- **WORK TO COMPLETE**: Extract every line of the material below that contains the word "rock". Treat uppercase and lowercase as different.
═════ THE RECORDS ═════
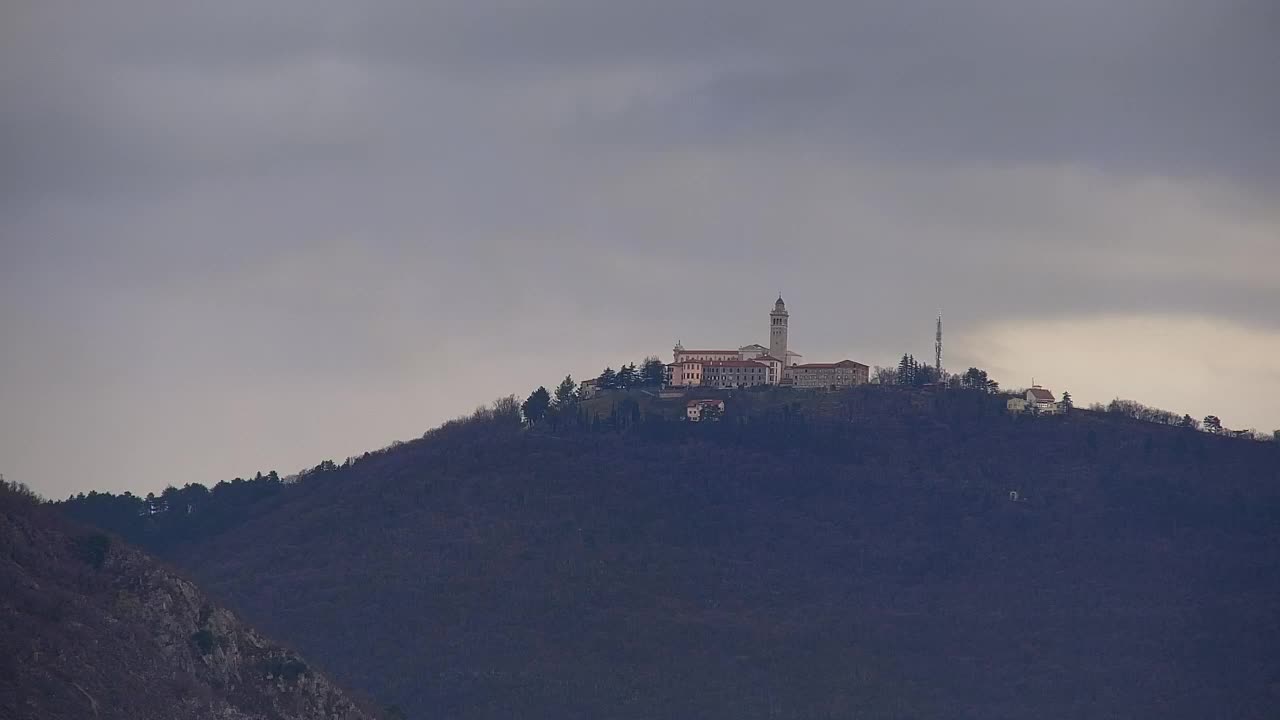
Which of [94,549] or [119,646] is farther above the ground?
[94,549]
═════
═════ THE RECORDS ═════
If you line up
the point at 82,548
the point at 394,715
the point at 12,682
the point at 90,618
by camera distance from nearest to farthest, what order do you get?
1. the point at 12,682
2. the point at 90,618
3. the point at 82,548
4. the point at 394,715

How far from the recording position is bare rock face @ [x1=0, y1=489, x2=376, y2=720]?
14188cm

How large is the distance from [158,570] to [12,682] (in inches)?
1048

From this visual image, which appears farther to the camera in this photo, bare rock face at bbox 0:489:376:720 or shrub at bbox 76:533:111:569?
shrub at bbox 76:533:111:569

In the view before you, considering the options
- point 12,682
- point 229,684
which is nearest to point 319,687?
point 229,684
═════
- **EXERCISE RESULT**:
How far from the recording position is bare rock face @ [x1=0, y1=489, x2=376, y2=720]?
From this visual image, which appears farther to the camera in this photo, bare rock face at bbox 0:489:376:720 or shrub at bbox 76:533:111:569?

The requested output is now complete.